TEXT SHOWN
»»

Organic Stinging Nettle is one of the first plants to emerge in the forest each spring, and it has an interesting history. One early example is the story of Julius Caesar’s troops rubbing themselves with Nettles, relying on the sting to keep them awake and alert during long and difficult northern campaigns between 58 and 45 BCE.
Stinging Nettle is one of the richest sources of chlorophyll in the vegetable kingdom. A decoction of the plant has been used to produce a green dye for clothing for centuries. At the beginning of the Second World War, a request by the British government was made for the collection of 100 tons of Nettles, which were used for the extraction of this green dye for camouflage. This property has also been used commercially in Germany as a food colouring agent for canned vegetables.
Nettle is abundant in the spring and it is a very nutritious leafy green that is high in vitamins, minerals and protein. Traditionally in western Canada, there were few edible plants in the early spring and Nettles were particularly prized. It was easily available to people as it could be foraged in the wild.
Nettle prefers nitrogen-rich soil and is commonly found in the understory of riparian areas, along the edges of meadows, in open, rich forests, and in soil where animal or human waste is present.
Fun Fact: Gastronomists are researching the use of stinging Nettle leaves to coagulate milk in fresh cheese making. Using Nettle instead of rennet would enable the development of more vegetable-based cheese production, and address the value of wild foraged plants in functional foods.

««

EXERCISE DATA
»»

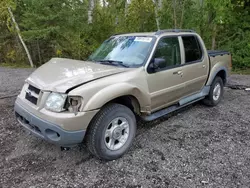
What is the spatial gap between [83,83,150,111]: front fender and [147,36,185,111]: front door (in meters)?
0.24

««

PROBLEMS TO WORK ON
1. Decide whether each statement agrees with the text on stinging nettle: (a) At the start of the Second World War, the British government asked for 100 tons of Nettles to be collected. (b) Nettle grows best in soil low in nitrogen. (c) Julius Caesar's troops used the sting of Nettles to stay awake. Answer yes or no to each, quoting the deciding words of the text.
2. Retype the text on stinging nettle without any change, everything from "Stinging Nettle is one of the richest" down to "for canned vegetables.".
The listing plays no part in the work here.

RESULTS OF THE EXERCISE
1.
(a) Yes: "At the beginning of the Second World War, a request by the British government was made for the collection of 100 tons of Nettles"
(b) No: "Nettle prefers nitrogen-rich soil"
(c) Yes: "relying on the sting to keep them awake and alert"

2.
Stinging Nettle is one of the richest sources of chlorophyll in the vegetable kingdom. A decoction of the plant has been used to produce a green dye for clothing for centuries. At the beginning of the Second World War, a request by the British government was made for the collection of 100 tons of Nettles, which were used for the extraction of this green dye for camouflage. This property has also been used commercially in Germany as a food colouring agent for canned vegetables.